Possibly related to https://gerrit.wikimedia.org/r/c/operations/puppet/+/909794 and https://gerrit.wikimedia.org/r/plugins/gitiles/operations/homer/public/+/refs/heads/master/definitions/static.net#19 no longer agreeing on the IPv4 address for gerrit-replica.wikimedia.org?

[08:31]  <     tgr_> the extensions cluster of codesearch is down: https://codesearch-backend.wmcloud.org/extensions/
[14:43] legoktm looks
[14:46]  <  legoktm> hmmm
[14:56]  <  legoktm> tgr_: thanks, it's down because the "search" cluster is still in startup mode, but that's because requests to Gerrit are timing out so it's been going for hours.

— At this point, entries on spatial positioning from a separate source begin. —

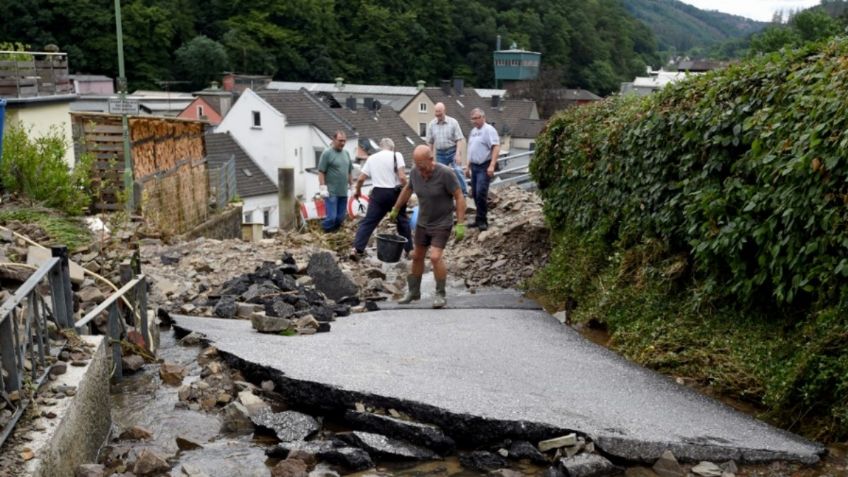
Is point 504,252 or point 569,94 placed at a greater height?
point 504,252

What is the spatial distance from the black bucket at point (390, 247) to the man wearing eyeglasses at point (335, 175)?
10.3 ft

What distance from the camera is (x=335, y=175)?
15602mm

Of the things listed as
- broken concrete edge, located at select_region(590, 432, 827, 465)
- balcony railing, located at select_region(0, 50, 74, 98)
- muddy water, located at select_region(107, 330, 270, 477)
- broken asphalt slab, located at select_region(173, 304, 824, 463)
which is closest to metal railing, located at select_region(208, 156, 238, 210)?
balcony railing, located at select_region(0, 50, 74, 98)

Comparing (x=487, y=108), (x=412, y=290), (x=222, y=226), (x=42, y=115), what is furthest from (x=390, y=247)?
(x=487, y=108)

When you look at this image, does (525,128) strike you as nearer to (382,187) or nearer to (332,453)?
(382,187)

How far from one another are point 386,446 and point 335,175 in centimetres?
995

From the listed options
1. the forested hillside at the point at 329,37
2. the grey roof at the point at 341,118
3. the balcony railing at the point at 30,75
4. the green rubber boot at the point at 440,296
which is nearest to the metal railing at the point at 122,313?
the green rubber boot at the point at 440,296

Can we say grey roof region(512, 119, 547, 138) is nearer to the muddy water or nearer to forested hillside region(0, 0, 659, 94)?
forested hillside region(0, 0, 659, 94)

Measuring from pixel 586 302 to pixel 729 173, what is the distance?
9.17 ft

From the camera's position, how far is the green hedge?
248 inches

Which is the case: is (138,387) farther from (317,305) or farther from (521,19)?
(521,19)

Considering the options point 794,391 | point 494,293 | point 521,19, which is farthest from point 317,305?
point 521,19

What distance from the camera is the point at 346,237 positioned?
53.1 feet

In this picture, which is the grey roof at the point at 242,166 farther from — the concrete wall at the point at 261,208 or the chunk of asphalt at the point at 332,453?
the chunk of asphalt at the point at 332,453
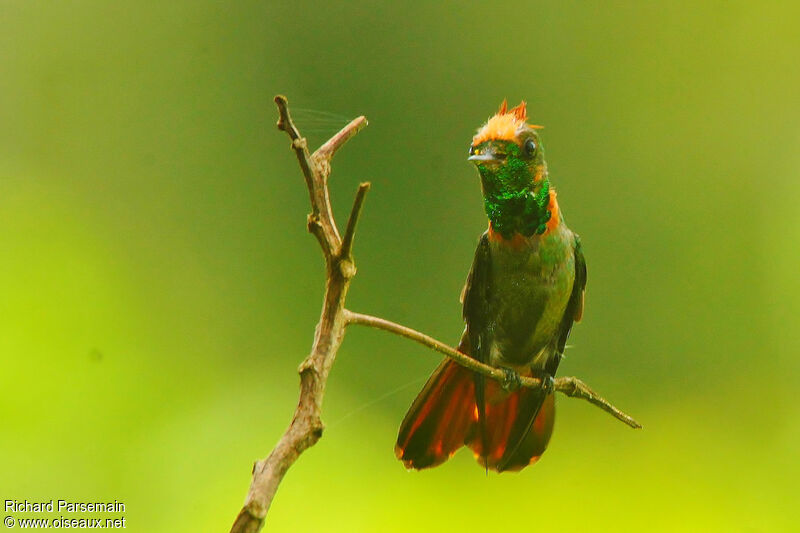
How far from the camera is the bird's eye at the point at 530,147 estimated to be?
1441mm

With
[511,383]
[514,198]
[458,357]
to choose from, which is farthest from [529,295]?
[458,357]

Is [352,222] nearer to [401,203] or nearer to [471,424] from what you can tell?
[471,424]

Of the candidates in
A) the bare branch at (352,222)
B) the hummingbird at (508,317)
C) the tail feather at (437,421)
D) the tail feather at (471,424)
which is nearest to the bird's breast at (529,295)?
the hummingbird at (508,317)

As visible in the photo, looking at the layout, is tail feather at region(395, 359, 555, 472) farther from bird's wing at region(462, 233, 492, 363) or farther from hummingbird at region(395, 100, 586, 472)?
bird's wing at region(462, 233, 492, 363)

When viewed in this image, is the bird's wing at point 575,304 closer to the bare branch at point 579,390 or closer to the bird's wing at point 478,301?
the bird's wing at point 478,301

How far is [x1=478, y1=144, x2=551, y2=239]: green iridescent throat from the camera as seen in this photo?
4.71ft

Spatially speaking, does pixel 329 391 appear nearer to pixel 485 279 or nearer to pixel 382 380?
pixel 382 380

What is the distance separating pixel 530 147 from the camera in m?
1.45

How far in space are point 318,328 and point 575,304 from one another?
122cm

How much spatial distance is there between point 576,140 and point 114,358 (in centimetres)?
178

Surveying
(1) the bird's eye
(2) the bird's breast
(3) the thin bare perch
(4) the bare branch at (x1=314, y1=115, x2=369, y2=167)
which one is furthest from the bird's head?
(3) the thin bare perch

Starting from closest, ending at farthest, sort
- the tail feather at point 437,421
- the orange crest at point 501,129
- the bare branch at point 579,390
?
1. the bare branch at point 579,390
2. the orange crest at point 501,129
3. the tail feather at point 437,421

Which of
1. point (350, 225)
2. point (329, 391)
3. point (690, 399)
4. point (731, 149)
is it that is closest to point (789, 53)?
point (731, 149)

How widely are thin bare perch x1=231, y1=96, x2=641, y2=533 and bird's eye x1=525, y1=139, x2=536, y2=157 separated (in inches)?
24.2
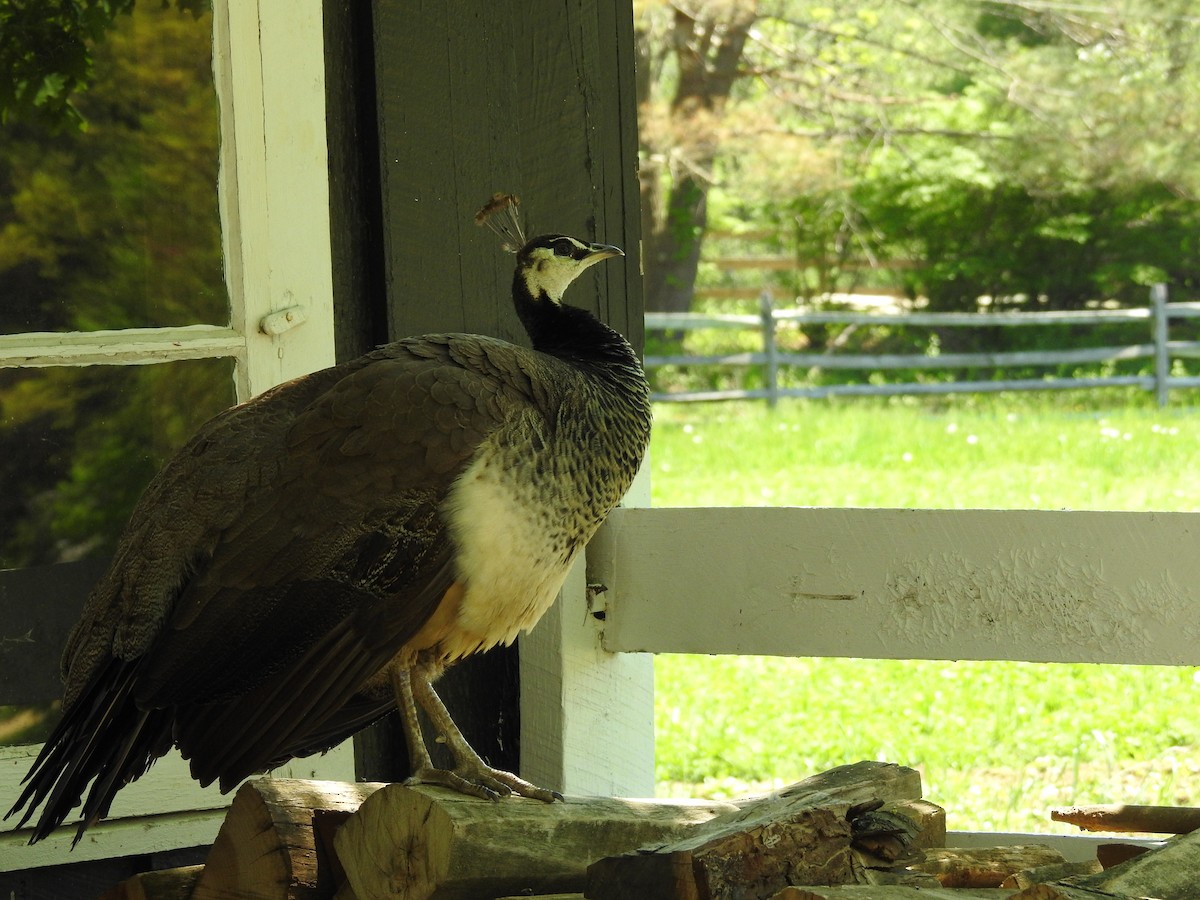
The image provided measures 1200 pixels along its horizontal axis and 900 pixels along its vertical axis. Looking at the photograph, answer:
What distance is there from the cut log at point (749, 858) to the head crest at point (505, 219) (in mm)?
1217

T335197
[14:56]  < stashbot> T335197: codesearch is getting Failed to connect to gerrit-replica.wikimedia.org port 443: Connection timed out - https://phabricator.wikimedia.org/T335197
[14:57]  <  legoktm> !log codesearch rebooting codesearch8 to see if that fixes networking issues (T335197)
[14:57]  < stashbot> Logged the message at https://wikitech.wikimedia.org/wiki/Nova_Resource:Codesearch/SAL
[15:00]  <    bd808> legoktm: hmmm... I saw a puppet patch yesterday that had something to do with gerrit-replica.wm.o. https://gerrit.wikimedia.org/r/c/operations/puppet/+/909794
[15:01]  <  legoktm> the server can't even ping en.wikipedia.org/dyna.wikimedia.org
[15:01]  <    taavi> which server?
[15:02]  <  legoktm> codesearch8.codesearch.eqiad1.wikimedia.cloud
[15:04]  <    taavi> bd808: sigh. that no longer matches https://gerrit.wikimedia.org/r/plugins/gitiles/operations/homer/public/+/refs/heads/master/definitions/static.net#19
[15:10]  <    taavi> and I think the ping issue is unrelated
[15:10]  <  legoktm> hm yeah, I can curl it fine
[15:15]  <  legoktm> taavi: should I re-triage the task as netops/serviceops then? or if you want to leave a comment explaining what that file is for since it's totally new to me

Change 910717 had a related patch set uploaded (by Dzahn; author: Dzahn):

[operations/puppet@production] Revert "cloudgw: fix IP address for gerrit-replica.wikimedia.org"

https://gerrit.wikimedia.org/r/910717

Change 910717 merged by Dzahn:

[operations/puppet@production] Revert "cloudgw: fix IP address for gerrit-replica.wikimedia.org"

https://gerrit.wikimedia.org/r/910717

@Legoktm Reverted the change that was supposed to fix the gerrit-replica IP. Should be back to normal. We will look at it closer next week then.

Aklapper assigned this task to Dzahn.

Works again, right?

Assuming so. If not, please reopen. Thanks!